Question: "I have been looking at houses for sale in coastal Maine, and I see that most of them include a listing price for the property. How do the sellers come up with the listing price for a home, and is it always negotiable?"

Let me start with the second part of your question, because it's the quickest and easiest to answer.

Yes, you can negotiate the listing price when buying a house. As the expression goes, everything in real estate is negotiable. But a lot depends on the type of market you are in, and how realistic (or unrealistic) the asking price is. For instance, in a sellers' market -- one with limited inventory and strong demand -- you won't have as much leverage to negotiate the price. But in a buyers' market, you'll have move negotiating leverage.

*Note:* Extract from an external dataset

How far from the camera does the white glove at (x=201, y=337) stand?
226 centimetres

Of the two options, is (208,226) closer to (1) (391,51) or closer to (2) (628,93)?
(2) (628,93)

Additionally, you have to consider the current market value of the house, and how closely the seller's listing price matches that value.  

Where do sellers get the listing price of their home

Asking Price vs. Sale Price

In real estate, the listing price is also referred to as the asking price. The second term is actually more indicative of the seller's mindset. It's the amount they are asking for ... but it's not necessarily the amount they'll get.

When a home is ultimately sold, the selling amount is referred to as the sale price. This is what somebody actually paid for the house. In many cases, the sale price will be lower than the original listing amount, because the seller reduced it at some stage. So yes, it's negotiable.


How the Listing Price is Determined

If the sellers are smart (or if they've hired a smart agent to list the house), they'll base the listing price on recent sales in their area of Midcoast Maine.  In particular, they will find out what similar homes have been selling for over the last few months. These are referred to as comps, short for comparable sales. This kind of data shows the seller what the market is willing to bear, in terms of the asking price. They might even have the house appraised by a licensed Maine real estate appraiser, who will conduct a similar analysis of market trends.

But not all sellers are this rational. Some of them base the listing price on what they paid for the home a few years ago. Or they'll use some arbitrary annual percentage to "force" appreciation on the home, even in a declining market. Or they'll price the home for the exact amount needed to pay off their mortgage. These are common pricing strategies among sellers, but they're all equally flawed. Recent sales and pricing trends are the primary factors that determine market value -- everything else is wishful thinking.


Keep these things in the back of your mind when looking at homes for sale. If you're working with a Dwelling in Maine real estate agent, he or she can help you review recent sales in the area. This is the key to evaluating the seller's listing price.

I hope this answers your question about listing prices for real estate, and I wish you all the best in your housing search.